Swanson’s inspiration for the motion came from VANDU and DULF, which have lobbied for the model and recently requested an exemption from the federal government under the country’s drug laws to set up the clubs.
Meanwhile, both groups continue to distribute “safe drugs” and hold protests in the city.
The push for a compassion club model is supported by the First Nations Health Authority, B.C. Centre for Substance Use, Moms Stop the Harm and Dr. Patricia Daly, the chief medical health officer of Vancouver Coastal Health, who reiterated that support in an update to city council Thursday on the overdose and COVID-19 crises.
“We cannot have our physicians and nurse practitioners as gatekeepers of the response [to the crisis] and we need to support peers and users who have a compassion club and regulatory model,” said Daly, emphasizing the need for drugs to be tested and programs evaluated.

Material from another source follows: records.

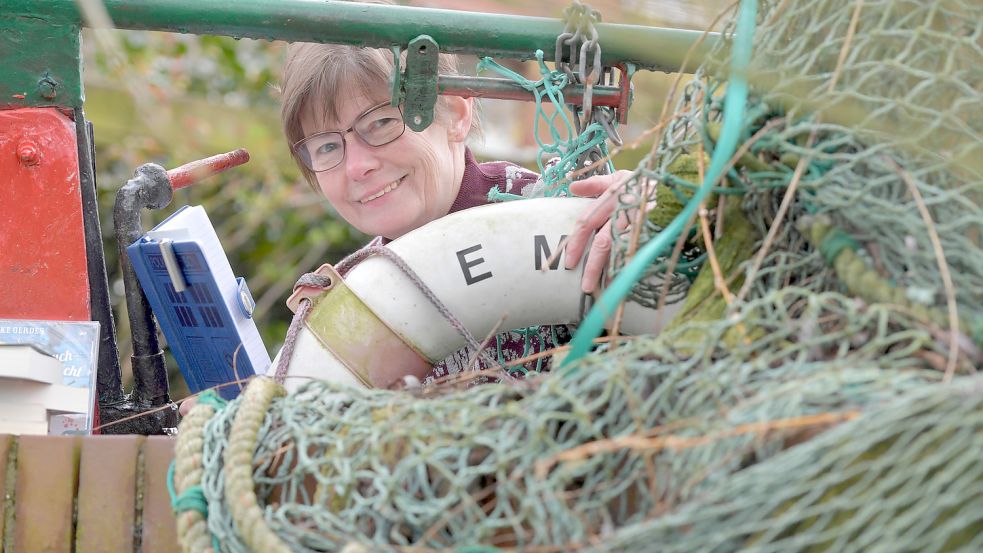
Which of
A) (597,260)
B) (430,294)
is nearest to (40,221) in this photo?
(430,294)

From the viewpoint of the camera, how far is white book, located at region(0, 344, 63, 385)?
1.74 metres

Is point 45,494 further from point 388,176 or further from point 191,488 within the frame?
point 388,176

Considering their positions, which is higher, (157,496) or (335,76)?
(335,76)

“We’re going to have to do bold things that we may not feel comfortable with.”
Added Daly: “If we had a contaminated food supply that was making people ill, we would pull that supply off the market and replace it with a supply that was not contaminated. We haven’t done the most basic thing to address this crisis.”
Deputy Police Chief Fiona Wilson told council Thursday that the VPD is on record of supporting a safe supply of drugs, but is opposed to the "dark web" being the source of the drugs.
"The Vancouver Police Department certainly supports the notion of safe supply," Wilson said.
"We've been very open about that. In fact, I believe we were one of the first departments in the country to advocate for safe supply. It's the way that it's rolled out that I think we need to have further discussion on."